By September 2019, Sainsbury’s will be the first supermarket in the UK to remove all plastic packaging from the vegetables and loose fruit. Bakery items will also be sold in paper bags instead.
For all the customers that buy fruit and vegetables, they can bring their own bags to the supermarket, or have an option of buying a reusable bag that is made from recycled materials.
Apart from omitting plastic wraps from loose fruits and vegetables, they are also taking out packaged plastic trays for tomatoes, asparagus, corn and carrots as well as all plastic sleeves and lids found in herb pots. This will reduce a total output of plastic of approximately 489 tonnes.
Sainsbury’s wont stop there. They are also in the process of removing all non-recyclable plastics from all its stores like plastic cutlery, plastic trays, PVC and polystyrene trays and plastic egg trays.
Ocean plastics campaigner for Greenpeace UK, Ariana Densham said that:
“We’ve been urging Sainsbury’s to take action on plastics after it came bottom of our supermarket plastics league table last year. Sainsbury’s has an annual plastic footprint of nearly 120,000 tonnes, so this pledge to reduce plastics by one per cent is a very small step in the right direction, but nowhere near enough. It’s good common sense to get rid of plastic produce bags and bakery bags. We hope to see more measures like this from Sainsbury’s, and we urge them to eliminate unnecessary and unrecyclable plastics by 2020.”

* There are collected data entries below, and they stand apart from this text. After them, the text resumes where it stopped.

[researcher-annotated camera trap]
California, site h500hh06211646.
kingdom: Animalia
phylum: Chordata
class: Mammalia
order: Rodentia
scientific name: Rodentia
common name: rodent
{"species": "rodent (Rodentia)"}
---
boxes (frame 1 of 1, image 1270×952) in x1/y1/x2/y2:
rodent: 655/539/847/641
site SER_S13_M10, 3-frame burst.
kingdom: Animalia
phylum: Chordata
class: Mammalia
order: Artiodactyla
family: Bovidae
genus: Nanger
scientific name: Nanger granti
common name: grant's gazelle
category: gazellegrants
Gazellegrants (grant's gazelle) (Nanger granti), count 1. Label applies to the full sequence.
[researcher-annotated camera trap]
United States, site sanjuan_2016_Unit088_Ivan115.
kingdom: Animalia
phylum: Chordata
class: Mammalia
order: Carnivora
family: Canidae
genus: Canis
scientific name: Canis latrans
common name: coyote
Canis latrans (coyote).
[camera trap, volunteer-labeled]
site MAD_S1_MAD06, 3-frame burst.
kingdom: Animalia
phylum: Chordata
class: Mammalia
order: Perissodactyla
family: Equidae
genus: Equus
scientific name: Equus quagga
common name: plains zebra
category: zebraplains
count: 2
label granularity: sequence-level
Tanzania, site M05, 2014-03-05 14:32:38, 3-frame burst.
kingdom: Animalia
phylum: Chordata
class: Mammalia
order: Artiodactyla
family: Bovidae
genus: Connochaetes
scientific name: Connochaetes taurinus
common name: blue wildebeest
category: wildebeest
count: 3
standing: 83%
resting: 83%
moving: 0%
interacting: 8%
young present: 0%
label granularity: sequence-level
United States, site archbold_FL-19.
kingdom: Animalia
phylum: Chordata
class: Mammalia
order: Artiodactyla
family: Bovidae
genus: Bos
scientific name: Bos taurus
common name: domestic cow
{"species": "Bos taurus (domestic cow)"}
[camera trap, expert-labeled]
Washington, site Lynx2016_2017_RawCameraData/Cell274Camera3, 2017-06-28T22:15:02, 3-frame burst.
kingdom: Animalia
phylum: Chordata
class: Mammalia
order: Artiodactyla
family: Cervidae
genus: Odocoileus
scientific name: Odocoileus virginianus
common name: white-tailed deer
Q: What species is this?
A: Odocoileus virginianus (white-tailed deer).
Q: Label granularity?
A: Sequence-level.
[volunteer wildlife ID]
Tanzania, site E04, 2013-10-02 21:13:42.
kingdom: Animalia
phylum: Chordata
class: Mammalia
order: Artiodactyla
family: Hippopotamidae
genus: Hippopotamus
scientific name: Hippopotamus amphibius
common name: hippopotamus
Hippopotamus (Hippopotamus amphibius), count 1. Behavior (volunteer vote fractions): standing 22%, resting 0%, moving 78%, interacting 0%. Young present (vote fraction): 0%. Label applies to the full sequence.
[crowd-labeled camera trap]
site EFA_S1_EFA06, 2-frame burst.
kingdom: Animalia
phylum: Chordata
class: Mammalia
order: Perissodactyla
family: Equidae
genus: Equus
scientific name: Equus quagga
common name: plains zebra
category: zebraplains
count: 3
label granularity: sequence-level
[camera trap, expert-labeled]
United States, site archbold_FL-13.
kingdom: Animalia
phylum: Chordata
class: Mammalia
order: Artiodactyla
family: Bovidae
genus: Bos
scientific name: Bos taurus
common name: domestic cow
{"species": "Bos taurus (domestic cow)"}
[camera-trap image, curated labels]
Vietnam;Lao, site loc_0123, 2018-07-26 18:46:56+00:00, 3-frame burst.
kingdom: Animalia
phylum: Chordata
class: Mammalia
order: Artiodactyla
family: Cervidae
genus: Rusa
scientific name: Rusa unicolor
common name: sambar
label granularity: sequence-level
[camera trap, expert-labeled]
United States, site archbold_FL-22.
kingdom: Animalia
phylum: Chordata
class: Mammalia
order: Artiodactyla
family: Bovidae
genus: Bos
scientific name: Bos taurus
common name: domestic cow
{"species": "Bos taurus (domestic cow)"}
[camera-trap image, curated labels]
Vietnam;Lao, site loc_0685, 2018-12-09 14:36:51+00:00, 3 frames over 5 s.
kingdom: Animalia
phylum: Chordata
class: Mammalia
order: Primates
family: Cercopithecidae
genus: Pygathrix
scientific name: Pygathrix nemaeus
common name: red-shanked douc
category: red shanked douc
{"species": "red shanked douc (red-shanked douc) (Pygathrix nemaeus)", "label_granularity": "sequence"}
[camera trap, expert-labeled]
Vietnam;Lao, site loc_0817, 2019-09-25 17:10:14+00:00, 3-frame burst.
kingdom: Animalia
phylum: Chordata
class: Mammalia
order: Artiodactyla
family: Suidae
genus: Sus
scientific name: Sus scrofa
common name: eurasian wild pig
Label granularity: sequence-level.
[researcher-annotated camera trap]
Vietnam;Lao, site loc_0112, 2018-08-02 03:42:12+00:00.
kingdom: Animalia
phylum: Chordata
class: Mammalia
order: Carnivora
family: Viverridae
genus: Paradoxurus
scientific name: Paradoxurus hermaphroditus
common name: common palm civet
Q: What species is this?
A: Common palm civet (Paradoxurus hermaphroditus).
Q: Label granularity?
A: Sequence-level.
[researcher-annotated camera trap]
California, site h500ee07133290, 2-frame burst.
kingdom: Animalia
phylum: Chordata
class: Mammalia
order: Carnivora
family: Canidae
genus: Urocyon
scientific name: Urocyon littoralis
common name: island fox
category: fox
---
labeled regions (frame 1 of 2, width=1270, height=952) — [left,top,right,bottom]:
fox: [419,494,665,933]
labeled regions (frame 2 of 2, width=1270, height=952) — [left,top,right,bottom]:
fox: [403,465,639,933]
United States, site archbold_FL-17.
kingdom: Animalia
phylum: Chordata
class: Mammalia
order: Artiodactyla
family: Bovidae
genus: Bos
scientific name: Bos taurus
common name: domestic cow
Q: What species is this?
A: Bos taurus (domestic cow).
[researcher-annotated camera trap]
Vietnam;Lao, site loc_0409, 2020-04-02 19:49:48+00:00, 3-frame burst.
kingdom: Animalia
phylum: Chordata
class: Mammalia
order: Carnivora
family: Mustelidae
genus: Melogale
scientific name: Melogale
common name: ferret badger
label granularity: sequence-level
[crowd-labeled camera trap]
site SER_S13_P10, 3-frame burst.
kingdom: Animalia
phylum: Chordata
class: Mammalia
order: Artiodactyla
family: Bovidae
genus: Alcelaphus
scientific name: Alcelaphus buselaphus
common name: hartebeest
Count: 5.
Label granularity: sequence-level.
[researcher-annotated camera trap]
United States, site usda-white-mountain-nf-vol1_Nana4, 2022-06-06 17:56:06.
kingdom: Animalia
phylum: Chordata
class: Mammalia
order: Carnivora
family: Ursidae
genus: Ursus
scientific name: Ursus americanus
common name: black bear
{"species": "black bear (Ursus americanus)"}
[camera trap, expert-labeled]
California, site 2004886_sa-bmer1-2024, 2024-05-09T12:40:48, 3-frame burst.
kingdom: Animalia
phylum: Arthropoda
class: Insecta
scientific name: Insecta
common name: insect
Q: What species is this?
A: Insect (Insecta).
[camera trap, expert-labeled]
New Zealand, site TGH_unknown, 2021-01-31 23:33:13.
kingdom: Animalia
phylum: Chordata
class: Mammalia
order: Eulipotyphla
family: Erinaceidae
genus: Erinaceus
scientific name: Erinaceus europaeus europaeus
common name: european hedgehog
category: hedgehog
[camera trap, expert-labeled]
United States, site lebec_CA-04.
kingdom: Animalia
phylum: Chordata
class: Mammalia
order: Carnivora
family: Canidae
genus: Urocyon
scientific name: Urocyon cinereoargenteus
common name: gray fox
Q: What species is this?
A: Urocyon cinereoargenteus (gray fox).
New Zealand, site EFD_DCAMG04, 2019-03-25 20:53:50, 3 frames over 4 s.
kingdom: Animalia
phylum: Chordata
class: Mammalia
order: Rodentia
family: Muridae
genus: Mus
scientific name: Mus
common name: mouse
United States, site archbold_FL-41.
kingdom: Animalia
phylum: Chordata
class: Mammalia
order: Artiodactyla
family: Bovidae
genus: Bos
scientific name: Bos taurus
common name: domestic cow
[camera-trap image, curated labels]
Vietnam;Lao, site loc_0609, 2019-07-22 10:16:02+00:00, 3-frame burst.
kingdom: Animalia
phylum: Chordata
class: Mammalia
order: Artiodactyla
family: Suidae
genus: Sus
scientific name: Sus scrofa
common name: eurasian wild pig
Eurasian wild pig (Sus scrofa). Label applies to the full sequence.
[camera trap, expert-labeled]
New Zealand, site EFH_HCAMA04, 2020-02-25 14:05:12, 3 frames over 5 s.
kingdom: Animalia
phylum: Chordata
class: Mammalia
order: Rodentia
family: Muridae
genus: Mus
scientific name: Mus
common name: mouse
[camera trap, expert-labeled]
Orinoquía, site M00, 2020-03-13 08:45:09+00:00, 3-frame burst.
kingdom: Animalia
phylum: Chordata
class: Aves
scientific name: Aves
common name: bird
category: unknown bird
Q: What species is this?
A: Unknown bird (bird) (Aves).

In action to Greenpeace UK, CEO if Sainsbury’s Mike Coupe mentioned that:
“We are absolutely committed to reducing unnecessary plastic packaging in Sainsbury’s stores. Our customers expect us to be leading the way on major issues like this, so I am determined to remove and replace plastic packaging where we can and offer alternatives to plastic where packaging is still required to protect a product.”
Other supermarkets are joining in the bandwagon of the plastic-free trend within their stores, with Waitrose having a packaging-trial in their Oxford branch. This supermarket has asked their customers in Botley Road to take all their recycled containers for fruit and vegetables, wine, pasta, rice, and even cleaning materials while shopping. All prices for unpackaged goods being bought will be priced around 15% less than the packaged alternative.
Tesco and Morrison’s are also having trials of plastic free fruit and vegetables in select stores all over the UK.